With the GOP’s narrow control of the chamber, McCarthy can only afford to lose the support of a handful of Republican members, far fewer than the 20 or so who have declined to vote for him in ballot after ballot.
Until a speaker is seated, the House will not be able to swear in newly elected members or move on legislation, committee assignments, rules changes or pay congressional staffers.
Not since 1923 has a speaker not been chosen in the first floor vote – a sign of the extent to which the GOP is now in disarray, incapable of resolving rifts in the caucus to unite behind a leader despite how costly the nearly unprecedented delay might be for their legislative agenda.
As he prepared to depart for Kentucky on Wednesday, President Joe Biden addressed the fracas. “It’s a little embarrassing,” he said to the White House press pool before boarding Marine One for the short trip to Joint Base Andrews. He castigated the GOP noting that the process is “taking so long, and the way they are dealing with each other.”
The ultraconservative GOP members in opposition to McCarthy or who were on the fence in the weeks leading up to the election held fast despite pressure from some lawmakers with whom they are otherwise ideologically aligned, such as Republican Reps. Marjorie Taylor Greene (Ga.) and Jim Jordan (Ohio).
Not even former President Trump was able to change the hearts and minds of the “No-McCarthy” opposition with his Truth social post early Wednesday morning urging Republican lawmakers to unite behind McCarthy, a message that was reportedly circulated to their congressional staffs.
It appeared to have no effect. Speaking on the House floor during the fifth vote on Wednesday, Republican Rep. Lauren Boebert (Colo.) urged her “favorite president” to instead tell McCarthy to drop out of the race.

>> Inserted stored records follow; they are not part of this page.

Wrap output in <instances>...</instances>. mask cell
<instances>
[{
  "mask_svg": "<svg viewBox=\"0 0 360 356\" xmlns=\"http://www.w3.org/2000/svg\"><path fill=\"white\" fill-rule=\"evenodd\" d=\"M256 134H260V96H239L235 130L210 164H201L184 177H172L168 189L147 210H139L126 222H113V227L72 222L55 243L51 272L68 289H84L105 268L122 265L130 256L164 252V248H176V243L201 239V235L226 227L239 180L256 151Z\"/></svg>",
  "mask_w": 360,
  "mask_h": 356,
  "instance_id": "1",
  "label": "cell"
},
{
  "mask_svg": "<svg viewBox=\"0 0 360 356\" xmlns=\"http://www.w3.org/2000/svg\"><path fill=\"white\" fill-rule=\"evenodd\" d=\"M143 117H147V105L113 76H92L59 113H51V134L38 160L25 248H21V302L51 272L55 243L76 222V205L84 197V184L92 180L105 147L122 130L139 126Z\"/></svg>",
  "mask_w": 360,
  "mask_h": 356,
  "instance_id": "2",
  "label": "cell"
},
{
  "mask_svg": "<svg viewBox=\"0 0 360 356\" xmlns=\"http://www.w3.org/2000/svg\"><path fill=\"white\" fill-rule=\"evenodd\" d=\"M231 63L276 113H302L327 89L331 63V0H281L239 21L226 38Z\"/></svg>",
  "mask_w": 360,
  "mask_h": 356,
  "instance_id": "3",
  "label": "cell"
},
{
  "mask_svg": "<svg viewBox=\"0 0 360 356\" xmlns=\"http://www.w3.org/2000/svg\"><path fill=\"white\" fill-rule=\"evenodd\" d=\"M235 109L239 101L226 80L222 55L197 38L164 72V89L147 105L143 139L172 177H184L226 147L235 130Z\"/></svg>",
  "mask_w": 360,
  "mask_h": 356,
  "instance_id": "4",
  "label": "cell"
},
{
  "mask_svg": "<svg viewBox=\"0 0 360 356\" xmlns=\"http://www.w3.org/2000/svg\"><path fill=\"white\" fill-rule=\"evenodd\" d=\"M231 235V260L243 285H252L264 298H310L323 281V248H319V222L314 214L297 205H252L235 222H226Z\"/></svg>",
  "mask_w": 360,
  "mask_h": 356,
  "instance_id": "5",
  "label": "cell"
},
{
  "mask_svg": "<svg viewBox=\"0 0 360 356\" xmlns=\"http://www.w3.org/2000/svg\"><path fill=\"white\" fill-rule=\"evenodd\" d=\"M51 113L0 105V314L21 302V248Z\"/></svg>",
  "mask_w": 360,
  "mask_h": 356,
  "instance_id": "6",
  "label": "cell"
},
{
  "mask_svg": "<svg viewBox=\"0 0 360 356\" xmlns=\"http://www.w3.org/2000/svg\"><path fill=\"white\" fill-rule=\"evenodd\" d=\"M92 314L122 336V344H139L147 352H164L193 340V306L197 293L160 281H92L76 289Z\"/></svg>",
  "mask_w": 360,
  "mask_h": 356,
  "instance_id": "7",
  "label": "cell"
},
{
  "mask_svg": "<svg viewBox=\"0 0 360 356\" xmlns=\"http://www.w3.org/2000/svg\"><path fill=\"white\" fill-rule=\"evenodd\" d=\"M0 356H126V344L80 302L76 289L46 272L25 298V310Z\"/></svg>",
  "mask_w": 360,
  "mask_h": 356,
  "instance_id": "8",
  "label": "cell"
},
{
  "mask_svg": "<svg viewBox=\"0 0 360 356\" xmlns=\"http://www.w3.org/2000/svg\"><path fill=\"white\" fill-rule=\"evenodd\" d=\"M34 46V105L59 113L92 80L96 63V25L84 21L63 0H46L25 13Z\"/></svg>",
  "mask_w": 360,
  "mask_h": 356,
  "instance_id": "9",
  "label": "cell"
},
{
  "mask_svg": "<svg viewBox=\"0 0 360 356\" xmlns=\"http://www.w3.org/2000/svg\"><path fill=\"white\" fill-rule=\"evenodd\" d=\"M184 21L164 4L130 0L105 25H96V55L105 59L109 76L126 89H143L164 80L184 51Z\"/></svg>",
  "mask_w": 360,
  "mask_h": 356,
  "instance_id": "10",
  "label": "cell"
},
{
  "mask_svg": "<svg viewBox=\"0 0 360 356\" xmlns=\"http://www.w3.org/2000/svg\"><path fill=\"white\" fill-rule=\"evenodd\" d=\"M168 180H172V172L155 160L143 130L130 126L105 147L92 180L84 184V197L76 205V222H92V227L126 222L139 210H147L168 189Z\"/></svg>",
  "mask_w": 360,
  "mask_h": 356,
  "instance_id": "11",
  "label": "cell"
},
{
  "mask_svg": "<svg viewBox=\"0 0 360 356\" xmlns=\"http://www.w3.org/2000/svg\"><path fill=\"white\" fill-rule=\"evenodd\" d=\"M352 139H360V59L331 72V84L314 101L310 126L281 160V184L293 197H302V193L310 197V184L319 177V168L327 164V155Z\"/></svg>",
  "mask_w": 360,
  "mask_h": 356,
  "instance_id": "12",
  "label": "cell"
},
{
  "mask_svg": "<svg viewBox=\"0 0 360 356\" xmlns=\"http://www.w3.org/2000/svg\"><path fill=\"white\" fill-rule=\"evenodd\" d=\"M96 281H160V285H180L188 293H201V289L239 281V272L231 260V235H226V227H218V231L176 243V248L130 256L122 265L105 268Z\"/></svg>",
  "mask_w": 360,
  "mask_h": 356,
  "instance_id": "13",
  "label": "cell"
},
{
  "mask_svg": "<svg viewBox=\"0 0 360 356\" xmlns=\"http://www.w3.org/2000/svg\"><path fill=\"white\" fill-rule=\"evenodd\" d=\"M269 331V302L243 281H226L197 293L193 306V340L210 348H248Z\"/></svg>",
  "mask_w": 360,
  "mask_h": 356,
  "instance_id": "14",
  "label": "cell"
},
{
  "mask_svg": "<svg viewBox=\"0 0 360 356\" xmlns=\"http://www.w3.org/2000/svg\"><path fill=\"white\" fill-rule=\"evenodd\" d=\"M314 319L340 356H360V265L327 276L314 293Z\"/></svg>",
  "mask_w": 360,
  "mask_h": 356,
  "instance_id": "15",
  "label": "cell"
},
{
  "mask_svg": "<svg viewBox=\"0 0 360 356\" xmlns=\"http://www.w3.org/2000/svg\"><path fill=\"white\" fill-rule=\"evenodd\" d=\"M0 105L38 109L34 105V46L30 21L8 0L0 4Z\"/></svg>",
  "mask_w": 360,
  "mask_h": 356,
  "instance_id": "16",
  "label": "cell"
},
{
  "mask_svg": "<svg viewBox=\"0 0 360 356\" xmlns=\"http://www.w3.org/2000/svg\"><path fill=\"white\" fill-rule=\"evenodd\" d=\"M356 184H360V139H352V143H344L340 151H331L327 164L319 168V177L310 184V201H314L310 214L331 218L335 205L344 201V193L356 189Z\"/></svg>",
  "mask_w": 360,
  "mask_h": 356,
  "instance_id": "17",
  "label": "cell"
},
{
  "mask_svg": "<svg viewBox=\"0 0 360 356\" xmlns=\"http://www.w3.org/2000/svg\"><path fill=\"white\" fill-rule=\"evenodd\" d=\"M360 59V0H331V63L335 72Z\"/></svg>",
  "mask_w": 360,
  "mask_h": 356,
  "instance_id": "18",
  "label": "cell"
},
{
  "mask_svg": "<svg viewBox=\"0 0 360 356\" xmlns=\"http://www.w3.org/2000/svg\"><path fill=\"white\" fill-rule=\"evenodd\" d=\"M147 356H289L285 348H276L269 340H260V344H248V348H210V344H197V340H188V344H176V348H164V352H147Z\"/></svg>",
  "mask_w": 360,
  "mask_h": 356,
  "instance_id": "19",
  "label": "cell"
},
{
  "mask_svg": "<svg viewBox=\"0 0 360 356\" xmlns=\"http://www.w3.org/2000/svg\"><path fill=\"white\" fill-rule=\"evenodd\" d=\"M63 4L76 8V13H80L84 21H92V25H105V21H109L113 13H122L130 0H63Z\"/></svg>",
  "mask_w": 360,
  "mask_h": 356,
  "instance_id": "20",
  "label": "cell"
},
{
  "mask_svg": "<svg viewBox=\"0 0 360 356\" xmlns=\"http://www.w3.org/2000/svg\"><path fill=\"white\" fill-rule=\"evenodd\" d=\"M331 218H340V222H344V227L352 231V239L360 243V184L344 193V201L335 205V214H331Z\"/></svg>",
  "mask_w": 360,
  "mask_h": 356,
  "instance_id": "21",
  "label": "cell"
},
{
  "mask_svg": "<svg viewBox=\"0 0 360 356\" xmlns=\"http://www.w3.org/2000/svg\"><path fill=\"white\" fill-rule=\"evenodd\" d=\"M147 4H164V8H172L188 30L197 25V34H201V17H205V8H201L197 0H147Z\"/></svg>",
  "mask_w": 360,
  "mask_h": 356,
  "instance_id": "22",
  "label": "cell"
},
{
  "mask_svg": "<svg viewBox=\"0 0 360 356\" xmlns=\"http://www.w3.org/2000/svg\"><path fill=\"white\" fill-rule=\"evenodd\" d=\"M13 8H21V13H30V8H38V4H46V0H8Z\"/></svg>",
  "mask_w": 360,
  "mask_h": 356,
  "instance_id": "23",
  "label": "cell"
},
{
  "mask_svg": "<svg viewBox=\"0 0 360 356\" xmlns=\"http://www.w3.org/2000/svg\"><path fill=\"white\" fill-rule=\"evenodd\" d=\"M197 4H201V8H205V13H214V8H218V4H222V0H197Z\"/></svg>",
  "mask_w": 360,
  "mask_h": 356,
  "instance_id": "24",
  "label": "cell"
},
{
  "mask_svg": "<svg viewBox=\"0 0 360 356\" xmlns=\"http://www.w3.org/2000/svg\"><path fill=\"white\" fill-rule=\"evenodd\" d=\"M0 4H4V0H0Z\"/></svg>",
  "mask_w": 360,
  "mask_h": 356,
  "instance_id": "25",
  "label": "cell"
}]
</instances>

For his part, McCarthy was defiant – or, at least, he was during a closed-door conference ahead of the first ballot on Tuesday during which he reportedly told colleagues: “I earned this job.”
McCarthy had made major concessions to corral more support, including a rule change that would allow for five GOP members to call a vote to vacate the speakership at any time. The Republican leader had also welcomed input from the conference’s most conservative members leading up to the speakership election.
Fox News host Tucker Carlson, meanwhile, framed the failed ballots as evidence that the GOP caucus is engaged in thoughtful debate about how best to use their narrowly won control of the House, telling his audience on Tuesday: “If you prefer real debate about issues that actually matter, it’s pretty refreshing to see it.”
Republican members echoed Carlson’s message on Wednesday, though it was not exactly clear what any ideological or policy-related disagreements might be.
Greene told reporters on Tuesday that several members sought to condition their support for McCarthy’s speakership on winning committee assignments and other concessions for themselves.
The congresswoman said McCarthy had embraced the legislative agenda put forth by the most right-wing members of the Republican conference, adding that some had let their personal feelings about the GOP leader cloud their judgment at the expense of the party.
With each of the six floor votes, Democrats were unanimous in their support for Rep. Hakeem Jeffries of New York, who will succeed Rep. Nancy Pelosi (Calif.) as the party’s leader in the House.
Jeffries is the first Black member elected to lead either party in either of the two chambers of Congress. Pelosi, who was the first woman to serve in the role, stepped down from leadership as planned on Tuesday. She is regarded by many as the most effective speaker in recent history.